Anne ve babanın okul çağına kadar olan yaş döneminde çocuğa verdikleri bilgiler ile kazandırdıkları davranış yönlendirmeleri son derece önemli olup, bu değerler geleceklerinin temellenmesinin esasını teşkil ederler. Eğitim ve öğretim kurumlarında verilen kaliteli ve yeterli eğitim ve öğretimin; çocuğun geleceğinin yönlendirilmesinde ve bilgi edinmesinde önemi büyük olduğu gibi, bilgi çağının yarışan ülkeler zincirinden kopmamasını sağlayacağı bilinmelidir. Çocuğun bilgi edinmesinde ve belli davranışları kazanmasında sosyal çevrenin de etkisi büyüktür. Aile ve okul hayatının dışında zamanının büyük bir kısmını sokakta ve sosyal çevrede geçiren çocuğun, buralarda edindikleri alışkanlıklar ve kurdukları arkadaşlıklar sonucu edindikleri bilgi ve davranış kazanımlarının yaşamlarına yön vermede ne kadar etkili olduğu gözden ırak tutulamaz. Bununla beraber insanların bilgilenmesi ve yeni bilgiler edinmesi sürekli olmalı ve durağan olmamalıdır.
OKUMAK
Bilgi edinme araçlarının ortak adıdır. İnsanın bilgi edinme süreci; algılama, düşünme, okuma ve yazmayı içerir. Bilgi edinmenin özünde okuyarak; algılamak, yorumlamak, analiz ve sentez yapmak ve sonuca ulaşmak vardır. Alıcı olan OKUYUCU, bilgi kaynakları olan kitap, dergi, gazete ve dijital okuma araçlarından yararlanarak bilgiler edinir. Bu araçlar, görsel ve yazılı olup, dijital ortamda veya kağıt ortamında olabilirler.

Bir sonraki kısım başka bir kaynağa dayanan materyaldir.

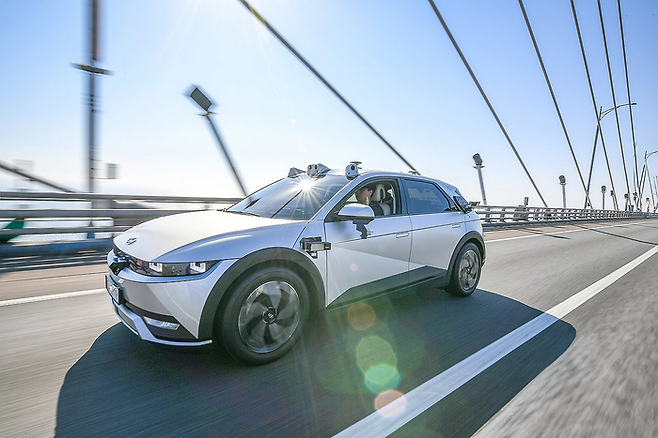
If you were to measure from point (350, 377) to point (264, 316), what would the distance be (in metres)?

Dijital bilgi kaynakları: Televizyon, faks, elektronik ödeme para transfer sistemleri, elektronik veri değişimi ve internet gibi araçlardır. Bu araçlar, önem ve özellikleri gereği çok dikkatli okumayı gerektirir. Aksi takdirde, eksik veya yanlış bilgilenme yanılgısına düşülebilir.
Kağıt ortamı kaynakları: Kitap, dergi ve gazete gibi araçlardır. Bu araçların okunması, insanların bilgilenmesinin sürekliliğini sağlar.

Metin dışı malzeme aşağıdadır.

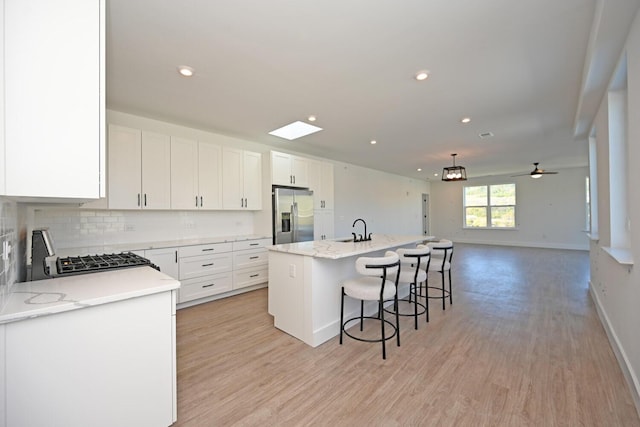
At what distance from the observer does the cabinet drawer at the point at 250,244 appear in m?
4.22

Çocukluk ve gençlik çağlarında alınan bilgi ve eğitim yeterli olmayabilir veya yeterli olsa bile zaman içinde güncelliğini yitirmiş olabilir. Bu nedenle, çağımızın gelişimi ve değişimi gereği, bilginin edinilmesi ve yenilenmesi, yarışan ülkeler insanlarından geri kalınmaması için bir zorunluluk olup, bu nedenle okumak bir sürekliliği gerektirir.

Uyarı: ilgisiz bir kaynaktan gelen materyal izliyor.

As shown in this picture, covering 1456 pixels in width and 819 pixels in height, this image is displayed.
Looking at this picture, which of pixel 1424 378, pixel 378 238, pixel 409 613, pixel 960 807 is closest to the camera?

Günümüz insanlarının, bilgi edinme ihtiyaçlarını genellikle dijital bilgi kaynaklarından yararlanarak gidermeye çalıştıkları, kağıt ortamı olan yazılı kaynaklardan bilgi edinmelerinin dijital kaynaklara göre zayıfladığı, özellikle gazete okuyuculuğunun azaldığı gözlenmektedir. Birçok il ve ilçede gazete bayiliğinin veya satıcılığının eksikliği yahut yokluğu gözlemlerimizi doğrulamaktadır. Bilgi kaynaklarını azaltmadan artırarak her insanın bilgi edinmesi, belli davranışlar kazanması ve donanımlı olması için; bilgi kaynaklarını doğru yerde, doğru zamanda kullanarak okumayı kendine görev bilmesi ve hedef olarak seçmesi bir amaç olmalıdır.